┌──

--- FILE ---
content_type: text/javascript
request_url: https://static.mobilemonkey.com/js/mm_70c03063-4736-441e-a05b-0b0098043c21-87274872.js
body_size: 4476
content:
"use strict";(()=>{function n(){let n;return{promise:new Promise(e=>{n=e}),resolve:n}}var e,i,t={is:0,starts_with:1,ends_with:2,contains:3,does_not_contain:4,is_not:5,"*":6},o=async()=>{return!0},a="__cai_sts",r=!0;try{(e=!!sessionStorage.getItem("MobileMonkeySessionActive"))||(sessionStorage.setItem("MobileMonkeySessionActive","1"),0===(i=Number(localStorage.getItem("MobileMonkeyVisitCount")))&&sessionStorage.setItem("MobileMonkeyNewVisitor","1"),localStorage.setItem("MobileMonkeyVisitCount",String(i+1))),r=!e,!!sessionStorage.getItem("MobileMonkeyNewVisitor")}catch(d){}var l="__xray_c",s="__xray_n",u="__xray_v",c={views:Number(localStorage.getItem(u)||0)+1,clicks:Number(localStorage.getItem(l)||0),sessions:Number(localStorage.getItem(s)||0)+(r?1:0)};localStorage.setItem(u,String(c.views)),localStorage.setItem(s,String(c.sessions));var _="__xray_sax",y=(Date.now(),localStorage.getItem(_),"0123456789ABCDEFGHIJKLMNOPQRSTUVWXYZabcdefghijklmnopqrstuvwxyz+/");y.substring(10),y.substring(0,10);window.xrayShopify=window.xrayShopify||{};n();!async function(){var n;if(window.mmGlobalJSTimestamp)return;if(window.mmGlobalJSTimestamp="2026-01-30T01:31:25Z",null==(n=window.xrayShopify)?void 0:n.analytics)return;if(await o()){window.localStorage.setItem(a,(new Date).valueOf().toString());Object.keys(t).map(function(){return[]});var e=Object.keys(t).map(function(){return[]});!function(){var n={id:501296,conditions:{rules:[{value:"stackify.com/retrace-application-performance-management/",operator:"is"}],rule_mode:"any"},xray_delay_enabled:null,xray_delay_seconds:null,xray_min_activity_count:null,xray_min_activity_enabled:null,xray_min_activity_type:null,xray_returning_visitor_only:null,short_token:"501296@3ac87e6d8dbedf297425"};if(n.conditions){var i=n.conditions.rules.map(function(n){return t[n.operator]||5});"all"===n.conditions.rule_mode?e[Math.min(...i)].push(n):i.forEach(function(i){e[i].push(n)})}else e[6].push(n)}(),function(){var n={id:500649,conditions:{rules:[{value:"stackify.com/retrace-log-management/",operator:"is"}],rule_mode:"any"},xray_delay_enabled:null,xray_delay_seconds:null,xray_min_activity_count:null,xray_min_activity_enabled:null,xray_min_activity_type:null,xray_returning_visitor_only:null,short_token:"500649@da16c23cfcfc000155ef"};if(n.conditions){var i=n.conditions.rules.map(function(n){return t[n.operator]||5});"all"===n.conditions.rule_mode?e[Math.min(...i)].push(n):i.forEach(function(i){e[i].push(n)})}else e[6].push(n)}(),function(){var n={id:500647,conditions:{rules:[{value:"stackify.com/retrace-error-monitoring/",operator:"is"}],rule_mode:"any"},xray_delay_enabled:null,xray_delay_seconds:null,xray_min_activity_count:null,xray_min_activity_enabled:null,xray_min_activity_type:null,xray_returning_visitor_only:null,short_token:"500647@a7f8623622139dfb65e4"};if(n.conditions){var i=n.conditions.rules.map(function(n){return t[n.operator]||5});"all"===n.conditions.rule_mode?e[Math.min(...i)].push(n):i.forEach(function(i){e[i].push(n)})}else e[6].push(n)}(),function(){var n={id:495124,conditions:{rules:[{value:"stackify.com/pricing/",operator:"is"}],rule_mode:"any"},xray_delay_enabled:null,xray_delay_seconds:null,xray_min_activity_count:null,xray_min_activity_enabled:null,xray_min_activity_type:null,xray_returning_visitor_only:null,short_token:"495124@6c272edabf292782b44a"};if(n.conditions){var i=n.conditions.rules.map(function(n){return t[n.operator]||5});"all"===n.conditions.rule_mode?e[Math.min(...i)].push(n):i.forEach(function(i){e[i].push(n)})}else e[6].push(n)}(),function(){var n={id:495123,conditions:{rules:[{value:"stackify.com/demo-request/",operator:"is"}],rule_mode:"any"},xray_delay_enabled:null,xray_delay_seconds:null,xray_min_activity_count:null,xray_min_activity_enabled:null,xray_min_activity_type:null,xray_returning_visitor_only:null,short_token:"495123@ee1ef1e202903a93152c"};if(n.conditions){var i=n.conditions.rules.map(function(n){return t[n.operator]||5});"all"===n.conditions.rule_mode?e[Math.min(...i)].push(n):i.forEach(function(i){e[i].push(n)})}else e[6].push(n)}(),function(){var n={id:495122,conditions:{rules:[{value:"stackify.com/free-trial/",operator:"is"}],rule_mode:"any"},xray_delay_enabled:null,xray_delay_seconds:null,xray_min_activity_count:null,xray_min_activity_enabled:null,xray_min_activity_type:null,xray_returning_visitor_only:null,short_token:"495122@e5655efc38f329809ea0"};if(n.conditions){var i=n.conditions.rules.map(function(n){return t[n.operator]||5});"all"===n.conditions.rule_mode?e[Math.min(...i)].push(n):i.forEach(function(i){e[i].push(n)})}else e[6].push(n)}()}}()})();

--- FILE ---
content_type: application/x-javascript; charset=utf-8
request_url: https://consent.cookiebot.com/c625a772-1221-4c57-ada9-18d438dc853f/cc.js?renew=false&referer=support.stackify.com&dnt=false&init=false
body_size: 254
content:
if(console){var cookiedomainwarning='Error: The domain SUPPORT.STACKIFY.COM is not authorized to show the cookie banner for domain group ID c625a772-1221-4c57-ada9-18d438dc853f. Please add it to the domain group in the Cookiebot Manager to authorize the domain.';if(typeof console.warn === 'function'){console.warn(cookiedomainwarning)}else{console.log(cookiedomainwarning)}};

└──

** Exercise requirements **
What belongs in the answer is each line of the data that has the word "javascript".

** Exercise solution **
content_type: text/javascript
content_type: application/x-javascript; charset=utf-8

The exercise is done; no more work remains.